En mai 451 cependant, alors que la fête de Pâques était encore dans les esprits, le vizir Mihr Narsēh pénétra au cœur de la Persarménie à la tête d’une armée de 400.000 hommes selon les chroniques arméniennes, composée notamment d’éléphants de guerre, d’un millier de cavaliers entièrement cuirassés et du terrible corps des Immortels. Vardan Mamikonean se porta immédiatement à leur rencontre avec une armée de 60.000 hommes, accompagnés du patriarche et d’un nombre important de prêtres. La bataille décisive s’engagea le 2 juin 451 à Awarayr, près de Maku. Le patriarche Yovsēp‘, et saint Łewond célébrèrent le Saint Sacrifice et les généraux reçurent l'Eucharistie. Puis Vardan disposa son armée en quatre corps. Les premiers contacts éprouvèrent les Arméniens, dont une partie fit rapidement défection. La contre-attaque de Vardan fit reculer l’élite perse, le corps des Immortels, mais se heurta aux éléphants de guerre.
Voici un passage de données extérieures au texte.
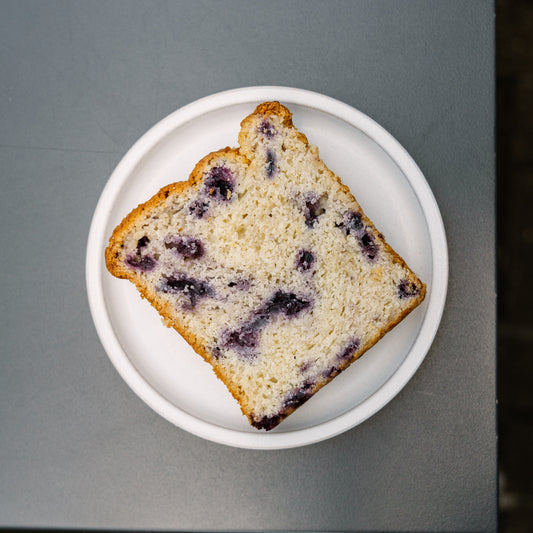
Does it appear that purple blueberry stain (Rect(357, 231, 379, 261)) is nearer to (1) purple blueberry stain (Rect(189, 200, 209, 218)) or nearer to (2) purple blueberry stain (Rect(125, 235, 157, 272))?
(1) purple blueberry stain (Rect(189, 200, 209, 218))

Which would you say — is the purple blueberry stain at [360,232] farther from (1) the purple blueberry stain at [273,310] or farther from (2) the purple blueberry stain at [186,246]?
(2) the purple blueberry stain at [186,246]

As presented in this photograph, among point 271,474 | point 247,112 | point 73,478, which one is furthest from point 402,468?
point 247,112

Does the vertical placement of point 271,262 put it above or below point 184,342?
above

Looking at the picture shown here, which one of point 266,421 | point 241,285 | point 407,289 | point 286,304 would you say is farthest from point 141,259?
point 407,289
Pris dans la masse ennemie, il succomba sous les coups, aux côtés de la fleur de la noblesse arménienne. Au même moment, se tenait le concile de Chalcédoine, convoqué en mai 451 et auquel l'Eglise d'Arménie ne put envoyer aucun représentant. Quelque mois plus tard, le 22 septembre 451, l'empire romain sera dans la liesse après la victoire des champs catalauniques, remportée par Aetius et sa coalition sur les Huns d'Attila.

Mais pour l'histoire arménienne, la période qui suivit la défaite d'Awarayr fut l'une des plus sombres. Une partie du clergé, dont le patriarche Yovsēp‘, fut déportée en Perse où elle subit le martyre quelques années plus tard. Les deux successeurs de Yovsēp‘, issus de la maison de Manazkert favorable à la Perse, ne laissèrent pratiquement aucun souvenir. Leur successeur Giwt d’Arahez, parfait connaisseur de la langue grecque, reprit la politique de rapprochement avec Constantinople qu’avait initié saint Sahak le Grand, ce qui fut la cause de sa destitution par les autorités perses. Le siège patriarcal devait rester vacant jusqu’en 478 ou 484, date de l’accession de Yovhannēs Ier Mandakuni, peu avant ou peu après que la Persarménie eut recouvré son autonomie religieuse suite à la révolte du neveu de Vardan « le Rouge », Vahan Mamikonean, et des naxarars partageant la politique pro-byzantine de sa maison.